_Input for this task_.
<<<<
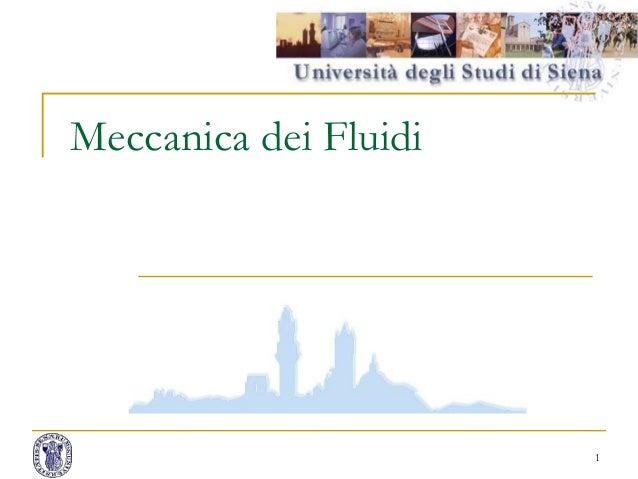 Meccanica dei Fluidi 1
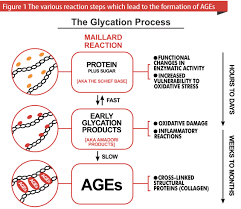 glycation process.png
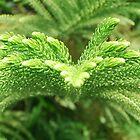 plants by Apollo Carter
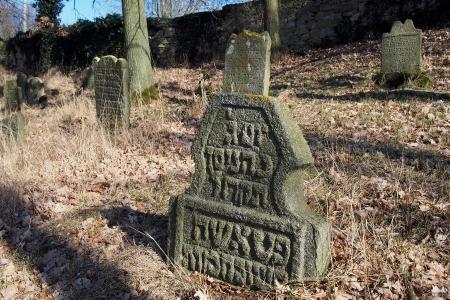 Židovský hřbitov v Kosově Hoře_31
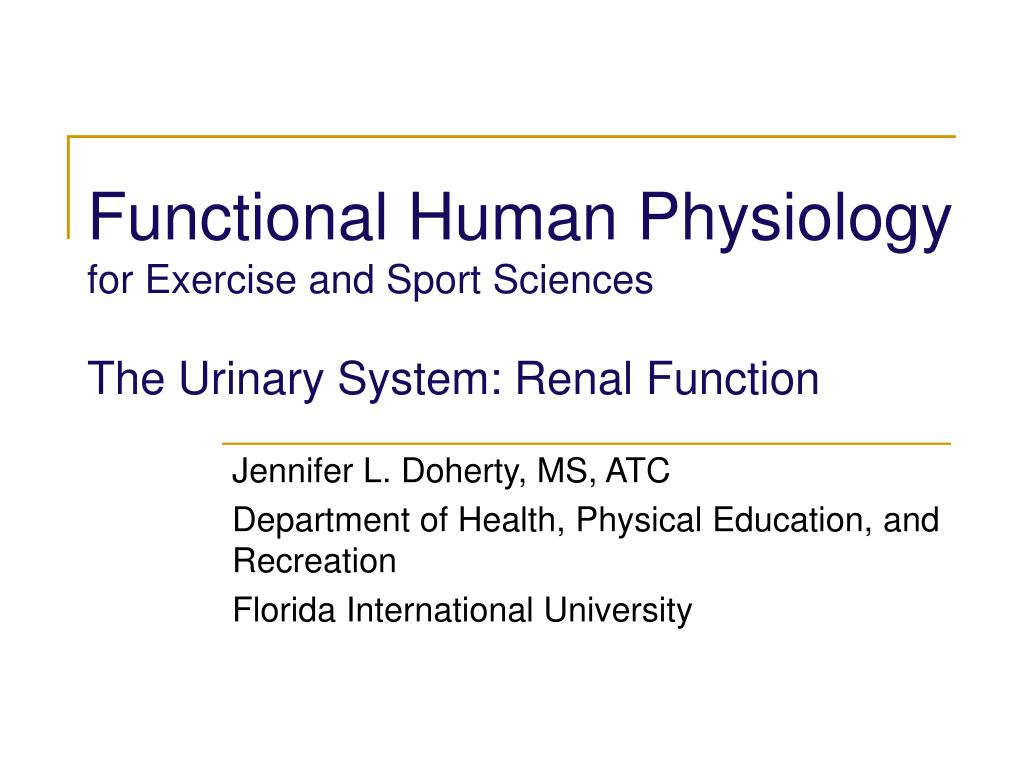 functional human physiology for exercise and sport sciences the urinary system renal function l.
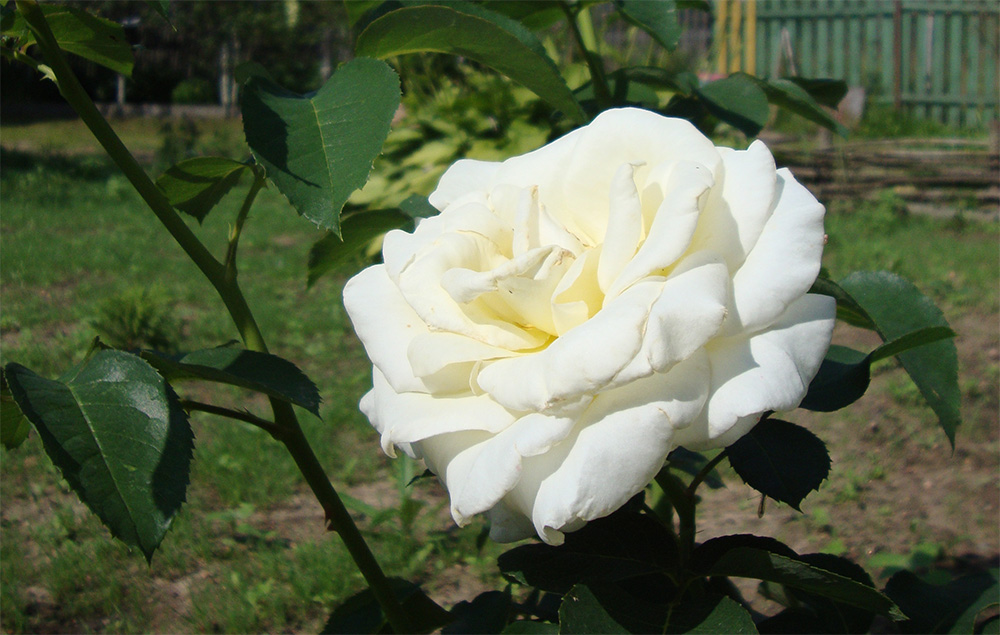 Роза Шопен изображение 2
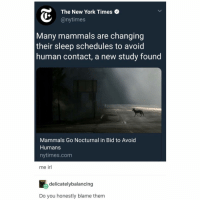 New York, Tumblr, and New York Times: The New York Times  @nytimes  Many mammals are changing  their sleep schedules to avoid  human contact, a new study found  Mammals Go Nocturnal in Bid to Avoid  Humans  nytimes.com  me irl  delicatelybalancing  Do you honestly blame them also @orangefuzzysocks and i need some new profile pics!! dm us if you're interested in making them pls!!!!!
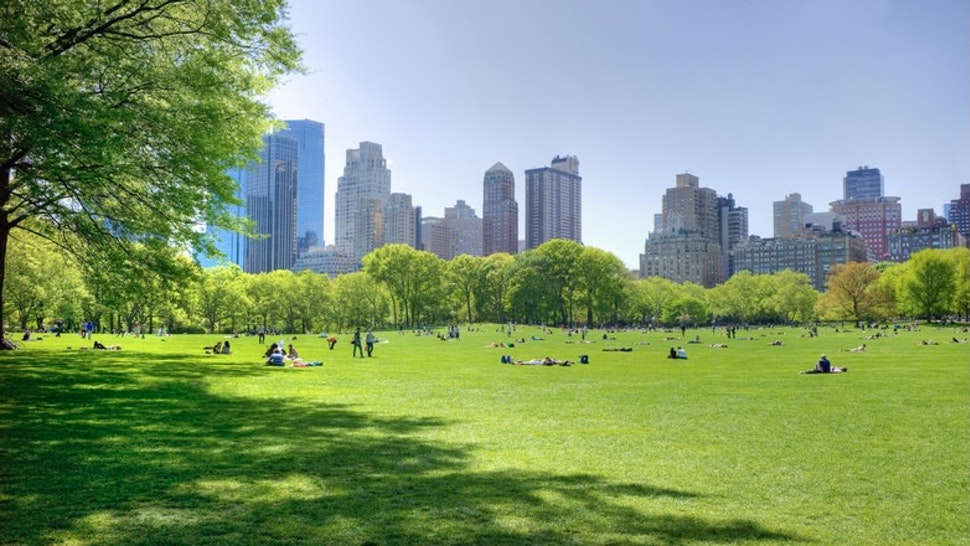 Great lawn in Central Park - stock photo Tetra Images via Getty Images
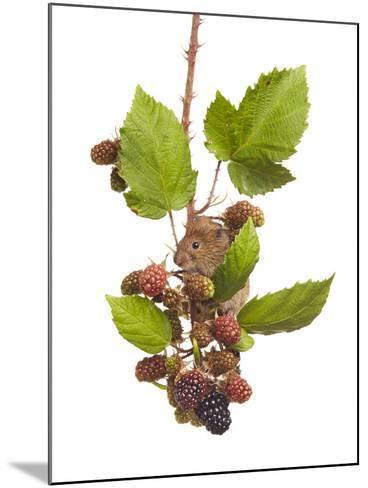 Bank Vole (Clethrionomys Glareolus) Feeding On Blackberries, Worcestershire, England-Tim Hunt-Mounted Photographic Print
>>>>
<<<<
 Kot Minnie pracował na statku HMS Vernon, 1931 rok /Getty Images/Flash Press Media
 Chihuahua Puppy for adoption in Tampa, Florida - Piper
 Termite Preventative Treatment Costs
>>>>
_Task goal_. A clean copy is needed of the lines above from the one with "Роза Шопен изображение 2" up to and including the one with "Bank Vole (Clethrionomys". Please set it down exactly, with no pictures.

_Exercise solution_.
 Роза Шопен изображение 2
 New York, Tumblr, and New York Times: The New York Times  @nytimes  Many mammals are changing  their sleep schedules to avoid  human contact, a new study found  Mammals Go Nocturnal in Bid to Avoid  Humans  nytimes.com  me irl  delicatelybalancing  Do you honestly blame them also @orangefuzzysocks and i need some new profile pics!! dm us if you're interested in making them pls!!!!!
 Great lawn in Central Park - stock photo Tetra Images via Getty Images
 Bank Vole (Clethrionomys Glareolus) Feeding On Blackberries, Worcestershire, England-Tim Hunt-Mounted Photographic Print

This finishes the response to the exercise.